The water’s buoyancy made her lighter, and he popped the compressed air cartridge on her inflatable life vest. Soon she was floating without his help. Chris put on his swim fins. He kicked like a madman and distanced himself from the Russians. Farther and farther he swam out to sea.
The faint murmur of the yacht increased in volume.
Chris swam harder, and he barely had enough breath to speak: “Bradl
ey, I hear you. I’ll signal, you identify.”
“Okay.”
On the back neck area of Hannah’s vest was attached an unused glow stick. Chris bent it until the thin glass capsule inside broke, releasing its solution into the surrounding chemicals and casting an infrared glow.
“I see a red IR light,” Angelo said.
“That’s correct. We need an extract, ASAP.”
The engines hummed, and the dark vessel materialized from the night. “Engines stopped,” Angelo said. The engines continued to idle, but the yacht stopped moving.
Chris swam Hannah closer to the stern, where Angelo met them.

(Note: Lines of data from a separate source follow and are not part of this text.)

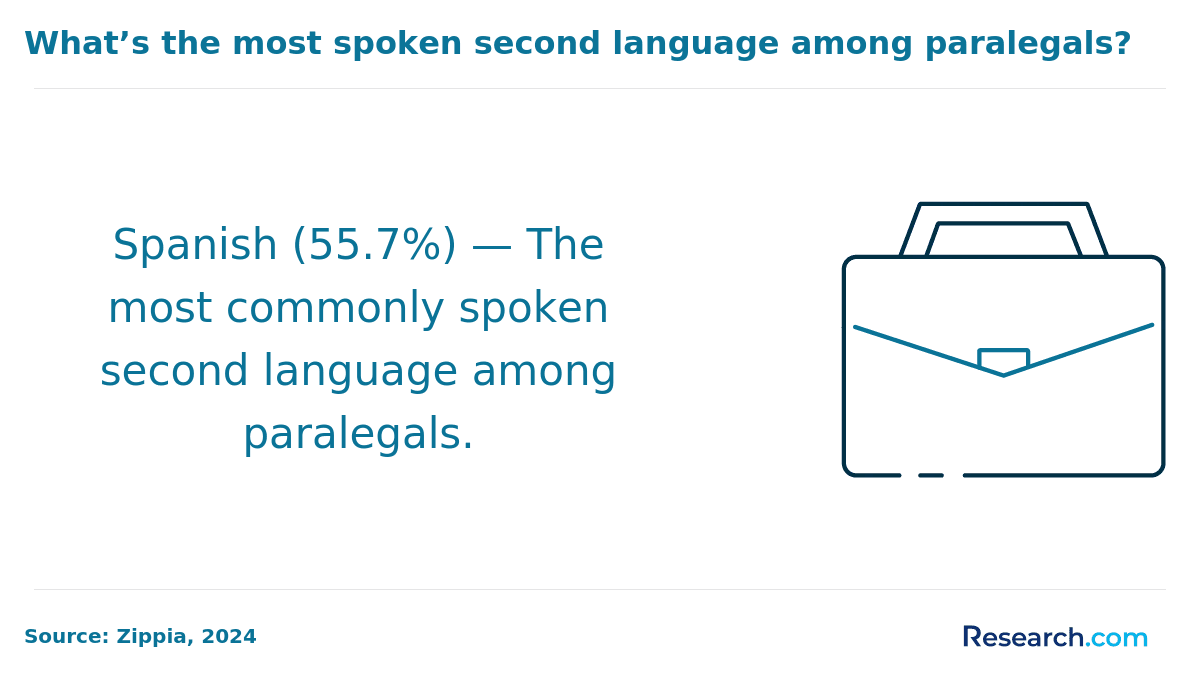 What’s the most spoken second language among paralegals?

Spanish (55.7%) — The most commonly spoken second language among paralegals.

Source: Zippia, 2024

Research.com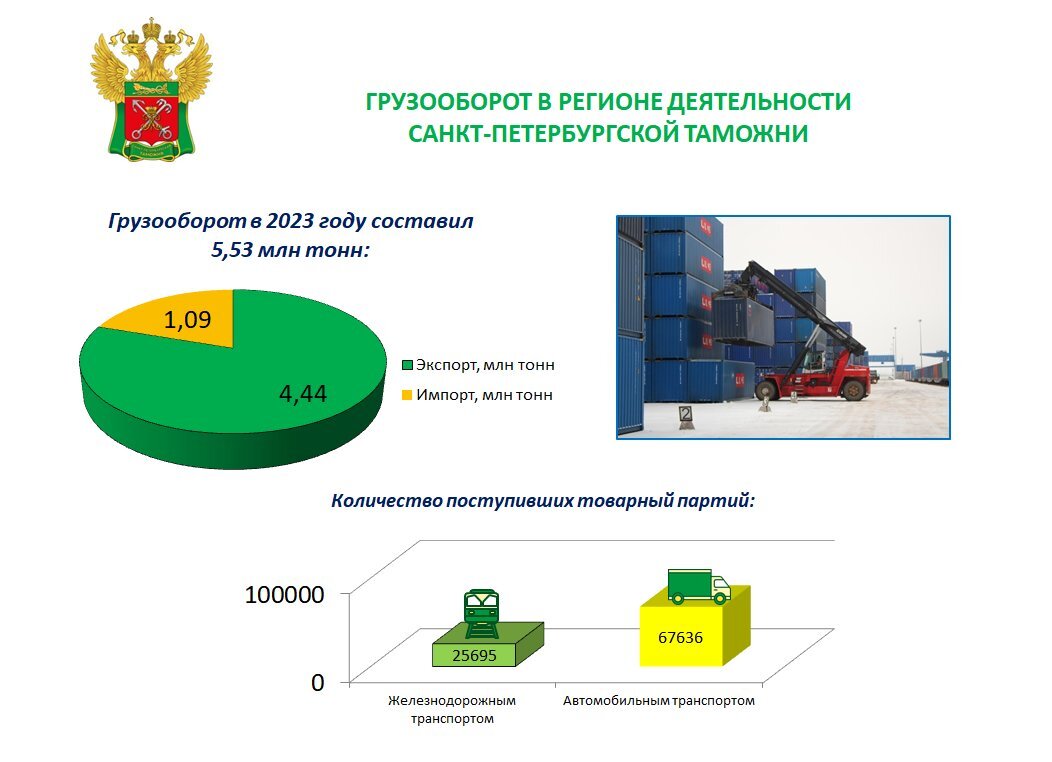 ГРУЗООБОРОТ В РЕГИОНЕ ДЕЯТЕЛЬНОСТИ САНКТ-ПЕТЕРБУРГСКОЙ ТАМОЖНИ

Грузооборот в 2023 году составил 5,53 млн тонн:

1,09

4,44

Экспорт, млн тонн

Импорт, млн тонн

2

Количество поступивших товарный партий:

100000

0

25695

67636

Железнодорожным транспортом

Автомобильным транспортом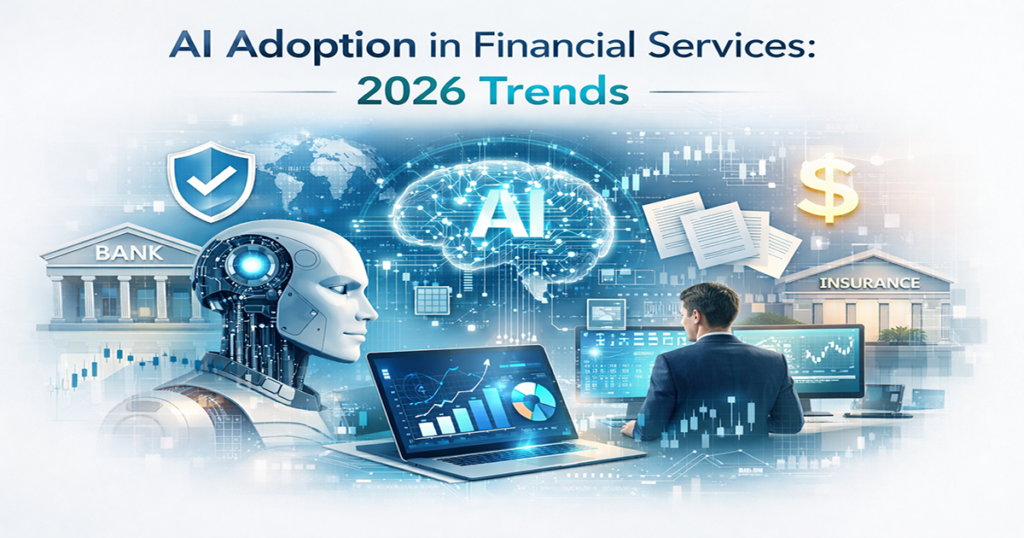 AI Adoption in Financial Services:
2026 Trends

BANK

AI

$

INSURANCE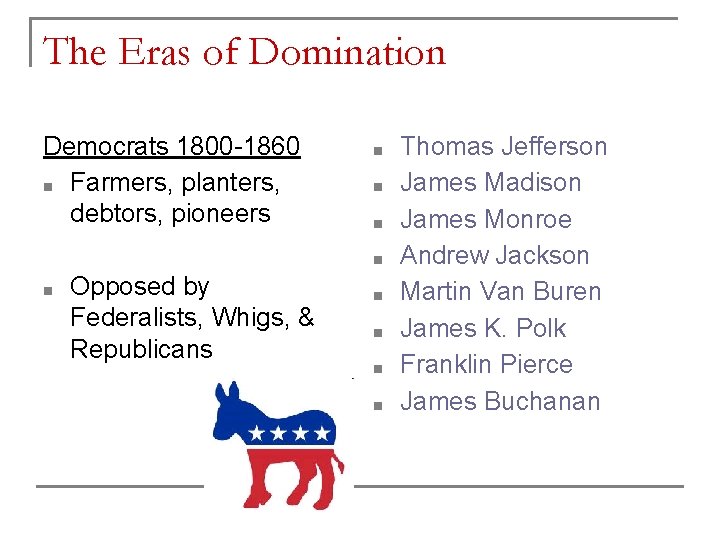 The Eras of Domination

Democrats 1800-1860
- Farmers, planters, debtors, pioneers
- Opposed by Federalists, Whigs, & Republicans

- Thomas Jefferson
- James Madison
- James Monroe
- Andrew Jackson
- Martin Van Buren
- James K. Polk
- Franklin Pierce
- James Buchanan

Chris pushed her up and Angelo pulled until she was aboard. Then Chris kicked himself up out of the water and pulled himself onto the deck. Angelo hastily returned to the helm and got them moving again.
Chris jerked off his fins and dropped them on the deck. He picked Hannah up and carried her across the sundeck to the multi-cushioned sofa-bed, where he laid her.
Her eyes were closed.
Chris sat beside her and took off his night vision goggles. The emerald world surrendered to the real world. “You’re going to be okay,” he said.
Hannah stirred and opened her eyes—they were dilated. “Dad?”
“What?” Chris asked gently.
She closed her eyes again.
The yacht pulled forward to full speed, and the glowing lights on the mountainside glided past. Chris unzipped Hannah’s wetsuit partway to relieve some of the pressure on her chest and help her breathe more easily. He had no romantic thoughts now, his only focus was her survival.
She opened her eyes and sat up. “What’s going on? Why aren’t we attacking the objective?”
“We did. You were injured.”
Her body swayed unsteadily. “We did? Did we get Doctor Kuznetsov?”
“I don’t know. You need to rest.”
“I’m fine,” Hannah said.
“Do you remember what happened?”
“What?”
“You were shot—the bullet grazed you or a ricochet hit you. You passed out and your head was bleeding.”